§ Extract
☆ ☆ ☆ ☆ ☆ ☆ ☆

DIY Oscillosope probes

Question

I am interested in making my own cheap (somewhat disposable, or permanently attached to prototypes) probes for my oscilloscopes.

In complex circuits, and dense PCBs sometimes it may be difficult to attach all these (standard)probes, test points may not be available, the connections may induce great ground impedance distorting the signals, etc...

The solution I came up with it to solder some coaxial cable to a BNC connector, and solder the cable directly to the "interesting" trace on the PCB, making a more robust connection (no hooks to detach, very annoying), greatly smaller grounding leads. Permanently attaching the probe will result in a perfect prototyping/developing board, always providing all the signals, ready to be connected to the scope.

How may I accomplish this? The signals may be in the MHz range (10-30MHz for example).

I was thinking of standard 50-ohm coaxial cable, is there anything better? Should I terminate it?

For 1:10 probing I thing a simple voltage divider is enough. Is that true?

How about capacitance compensation? How to generally reduce the capacitance of the probe?

Anything else to keep in mind, about the probes? Or any other way to accomplish the above goals?

Answer 1

This is generally not a great idea. You're much better off making grab points for regular scope probes (making sure to provide nearby grab points for the ground clip, of course).

There are a number of problems, most of which you've actually considered - it's just that a direct coax connection is not the way to deal with them.

The signals may be in the MHz range (10-30MHz for example).

I was thinking of standard 50-ohm coaxial cable, is there anything better?

☆ ☆ ☆ ☆ ☆ ☆ ☆

§ Given data
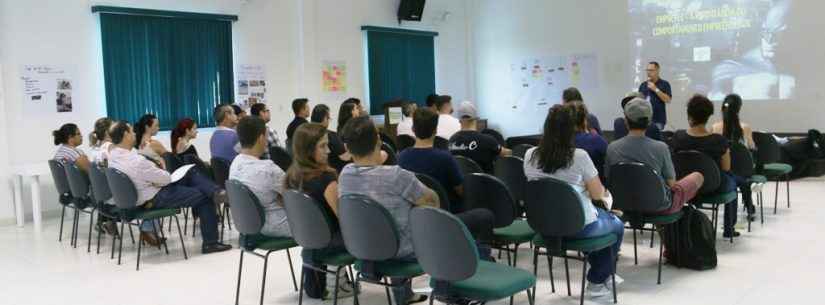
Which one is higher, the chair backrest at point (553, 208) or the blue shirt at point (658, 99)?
the blue shirt at point (658, 99)

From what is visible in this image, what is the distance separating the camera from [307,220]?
322cm

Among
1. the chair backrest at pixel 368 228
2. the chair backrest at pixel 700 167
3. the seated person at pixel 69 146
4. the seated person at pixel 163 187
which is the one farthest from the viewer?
the seated person at pixel 69 146

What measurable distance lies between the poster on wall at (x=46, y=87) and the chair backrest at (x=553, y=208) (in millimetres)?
5816

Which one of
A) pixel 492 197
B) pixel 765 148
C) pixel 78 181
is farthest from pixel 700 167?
pixel 78 181

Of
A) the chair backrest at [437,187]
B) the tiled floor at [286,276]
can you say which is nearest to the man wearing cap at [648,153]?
the tiled floor at [286,276]

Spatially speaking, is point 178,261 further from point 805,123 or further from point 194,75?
point 805,123

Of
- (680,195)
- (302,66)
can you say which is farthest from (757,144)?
(302,66)

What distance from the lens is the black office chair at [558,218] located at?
10.8ft

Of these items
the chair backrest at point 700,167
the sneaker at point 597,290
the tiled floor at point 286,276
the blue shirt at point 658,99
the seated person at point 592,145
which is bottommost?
the tiled floor at point 286,276

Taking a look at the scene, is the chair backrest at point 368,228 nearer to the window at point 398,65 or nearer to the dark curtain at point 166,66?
the dark curtain at point 166,66

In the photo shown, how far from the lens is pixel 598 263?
3715mm

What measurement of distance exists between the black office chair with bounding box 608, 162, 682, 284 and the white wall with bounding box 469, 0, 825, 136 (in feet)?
17.3

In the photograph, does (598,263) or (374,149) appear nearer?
(374,149)

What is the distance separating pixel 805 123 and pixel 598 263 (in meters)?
5.94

☆ ☆ ☆ ☆ ☆ ☆ ☆

§ Requirement 1
Add 67 to every number in the answers, whether distances or pixel coordinates, for the stretch of the listing from the line containing "In the photo shown, how" through the end of the listing. Write out every line of that stretch again, ends included.
§ Requirement 2
Write what comes next in the oscilloscope probe thread, picking up after its last line.
The oscilloscope probe thread has nothing to do with the listing.

§ Written answer 1
In the photo shown, how far from the lens is pixel 598 263?
3782mm

What measurement of distance exists between the black office chair with bounding box 608, 162, 682, 284 and the white wall with bounding box 469, 0, 825, 136 (in feet)?
84.3

In the photograph, does (598,263) or (374,149) appear nearer?
(441,216)

What is the distance separating pixel 805 123 and pixel 598 263 (in meters)?
72.94

§ Written answer 2
Here's your first problem. 30 MHz signals will suffer visible degradation if they feed lengths of coax, unless the coax is terminated. Your signals will propagate to the scope, be reflected, then reflected again and distort the scope signal, etc. While it's worth keeping in mind that regular scope probes use lossy coax, this is not something you'll use successfully without a good deal of theory.

Should I terminate it?

Oh, absolutely. If you do, you'll get excellent signals at the scope. Ummm. Well, there is the small matter of driving the cable, of course. For 50 ohm cable you need to provide a source which can successfully drive 50 ohms. This rules out all "normal" op amps and all "normal" logic circuits. It implies a series of high-speed, high-power amplifiers on your board which are only used when you hook your scope to the board, and for most circuits will represent a considerable increase in power dissipation - so you'll need bigger power supplies. But go ahead, by all means.

For 1:10 probing I thing a simple voltage divider is enough. Is that true?

Alas, no. While it's true that you could provide something like a 550/55 divider to produce a nominal 50 ohm source, when connected to a 50 ohm load you'd get about a divide by 20. Your circuit will see about 600 ohms loading, which is better than 50 ohms, but it's still outside the range most circuits are happy dealing with.

How about capacitance compensation? How to generally reduce the capacitance of the probe?

It's true that this works for divide by 10 probes, but only with lossy coax. You might be tempted try an unterminated coax, but this will have a considerable capacitance (typically 25 pf/ft for RG58, for instance) loading of the circuit.

The only "good" way to do what you want is, as I've mentioned, install a 50-ohm driver amp at every point you want to monitor, then terminate the cable at the scope with 50 ohms. And that's probably not very good.

Answer 2

There are two basic types of passive probe, low impedance probes and high impedance probes.

Low impedance probes are used with the scope input set to 50 ohm mode and a 50 ohm coax line to the scope. You then have a series resistor at the tip to give your scale factor (i.e. 450 ohms for an x10 probe). The advantage of this setup is it's simple and it works well at high frequencies. It has these nice characteristics because it treats the cable as a proper transmission line feeding into a matched load. The downside is at low frequency it loads down the device under test more than a high impedance probe. Also some cheap scopes don't have a 50 ohm input option, you can use an external T-peice and terminator but it's not as good performance wise.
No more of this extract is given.